Der »Bild«-Bericht machte in den sozialen Medien die Runde, rechtsextreme Internetportale übernahmen die Meldung. »Die Polizisten stilisieren sich zu Opfern«, sagt Sarah Claßmann vom Solidaritätskreis. Auffällig sei hierbei, dass die Zitate genutzt würden, um die Verhältnisse der Nordstadt negativ darzustellen und die Wache Nord als Opfer zu präsentieren, die im Spagat zwischen Ausübung der Dienstpflichten und Forderungen der Zivilgesellschaft verzweifeln würden.
Das ZDF hat über den Fall eine Dokumentation mit dem eher reißerischen Titel »Die Spur. Warum musste Mouhamed sterben?« gedreht. Diese Frage weckt Emotionen, die man in erster Linie mit dem Privatfernsehen verbindet.

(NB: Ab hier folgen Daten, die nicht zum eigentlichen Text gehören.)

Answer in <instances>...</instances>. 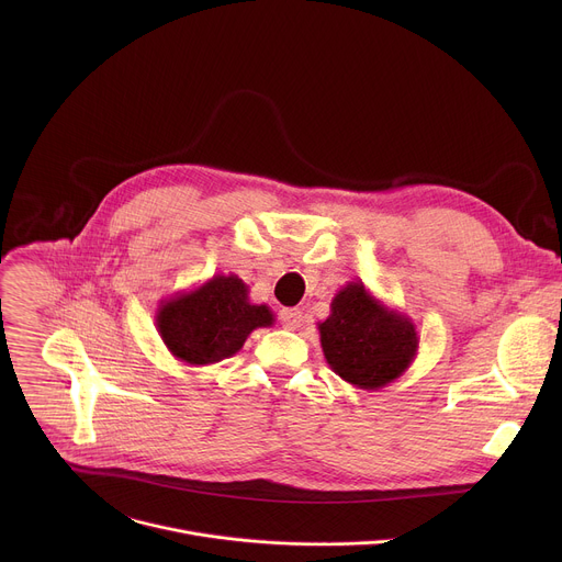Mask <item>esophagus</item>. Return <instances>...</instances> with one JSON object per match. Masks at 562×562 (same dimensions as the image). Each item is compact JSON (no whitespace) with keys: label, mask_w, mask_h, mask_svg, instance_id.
I'll return each mask as SVG.
<instances>
[{"label":"esophagus","mask_w":562,"mask_h":562,"mask_svg":"<svg viewBox=\"0 0 562 562\" xmlns=\"http://www.w3.org/2000/svg\"><path fill=\"white\" fill-rule=\"evenodd\" d=\"M280 319L286 329H297L302 323V311L300 308H282Z\"/></svg>","instance_id":"1"}]
</instances>
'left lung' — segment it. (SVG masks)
Returning <instances> with one entry per match:
<instances>
[{
  "label": "left lung",
  "instance_id": "left-lung-1",
  "mask_svg": "<svg viewBox=\"0 0 562 562\" xmlns=\"http://www.w3.org/2000/svg\"><path fill=\"white\" fill-rule=\"evenodd\" d=\"M327 364L345 382L378 391L403 375L418 356L412 317L386 306L360 280L347 282L331 300V313L317 323Z\"/></svg>",
  "mask_w": 562,
  "mask_h": 562
}]
</instances>
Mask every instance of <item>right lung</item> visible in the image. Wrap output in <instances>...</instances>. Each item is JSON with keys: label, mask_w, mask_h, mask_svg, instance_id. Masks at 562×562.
Returning <instances> with one entry per match:
<instances>
[{"label": "right lung", "mask_w": 562, "mask_h": 562, "mask_svg": "<svg viewBox=\"0 0 562 562\" xmlns=\"http://www.w3.org/2000/svg\"><path fill=\"white\" fill-rule=\"evenodd\" d=\"M267 304L249 300V286L237 276H213L204 284L159 302L155 325L171 356L191 367H209L235 356L247 338L271 327Z\"/></svg>", "instance_id": "1"}]
</instances>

Im Fall Mouhamed Dramé geht es auch um Grundsätzliches. Die Polizeibehörde im benachbarten Recklinghausen hat den Fall zusammen mit der Staatsanwaltschaft Dortmund untersucht. Das löste Kritik aus, denn die Dortmunder Polizei untersuchte zuletzt auch »interne« Fälle aus Recklinghausen. Experten und Vertreter zivilgesellschaftlicher Organisationen fordern eine unabhängige, divers besetzte Untersuchungskommission. »Vielfach wird bei Kommissionen nur auf Expertise und akademisch institutionelle Position geschaut. Im Ergebnis sitzen oft als weiß, deutsch und männlich angesehene Personen mit christlichen Bezügen oder ohne religiöse Bezüge in den Gremien«, sagte Claus Melter von der Fachhochschule Bielefeld gegenüber dem Onlinemagazin »Migazin«.